Le nombre de travailleurs frontaliers est en augmentation constante, selon un rapport de l'Insee, publié cette semaine. C'est vrai pour la Suisse, le Luxembourg ou encore la Belgique, mais pas pour l'Allemagne, ce qui touche l'Alsace en priorité.
L'étude de l'Insee sur les travailleurs frontaliers est de nature à inquiéter les Alsaciens. Tandis que le nombre général de Français qui traversent les frontières pour aller travailler (en Suisse,Belgique et au Luxembourg) augmente sans cesse, les Alsaciens vont de moins en moins en Allemagne, en tout cas entre 1999 et 2008. Ce phénomène s'explique par la crise économique et des difficultés linguistiques.

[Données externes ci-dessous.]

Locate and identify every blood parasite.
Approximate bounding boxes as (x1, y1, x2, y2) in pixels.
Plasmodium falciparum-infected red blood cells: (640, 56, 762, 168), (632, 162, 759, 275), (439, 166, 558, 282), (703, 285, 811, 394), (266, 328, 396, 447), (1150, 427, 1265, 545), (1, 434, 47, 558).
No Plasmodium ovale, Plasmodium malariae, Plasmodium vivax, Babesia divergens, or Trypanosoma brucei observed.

Parmi les quatre villes principales pourvoyeuses de frontaliers en Alsace, seule Wissembourg a connu une hausse de 200 entre 2006 et 2011. Sur la même période, Mulhouse a recensé un baisse de 200 personnes, Strasbourg en a perdu quelque 900 et Haguenau jusqu'à 1500.
Pour Patrick Schalck, directeur de la coopération transfrontalière de la Chambre de commerce et d'industrie de Strasbourg, il y a deux explications fondamentales. La concurrence croissante des travailleurs venus de l'Europe de l'Est, d'une part, mais surtout le départ à la retraite d'une génération de frontaliers, qui ont travaillé pendant 25 ou 30 ans en Allemagne.
Patrick Schalck cite le cas de l'équipementier Nussbaum de Kehl, dont 30 % des employés étaient français, il y a encore quelques années. Quand ces salaries sont partis à la retraite, "il a été difficile de les remplacer. Les jeunes Alsaciens ne parlaient plus assez bien allemand." Pour Patrick Schalck, ce problème linguistique est la principale raison de la baisse du nombre de frontaliers alsaciens outre-Rhin.
Mais depuis deux ans, "ça repart à nouveau". Les mesures politiques pour favoriser l'emploi transfrontalier donnent des résultats. A Kehl, le "Arbeitsamt" allemand s'est associé au Pôle Emploi français, le conseil régional d'Alsace a mis en place des formations techniques, adaptées aux demandes des entreprises allemandes, et des formations binationales ont été mises sur pied.
"Ce sont de bonnes mesures, approuve Patrick Schalck. En Allemagne, nous avons une pénurie de personnel spécialisé, en Alsace un taux de chômage de 25 % parmi les jeunes." Le nombre des frontaliers outre-Rhin devrait donc se redresser.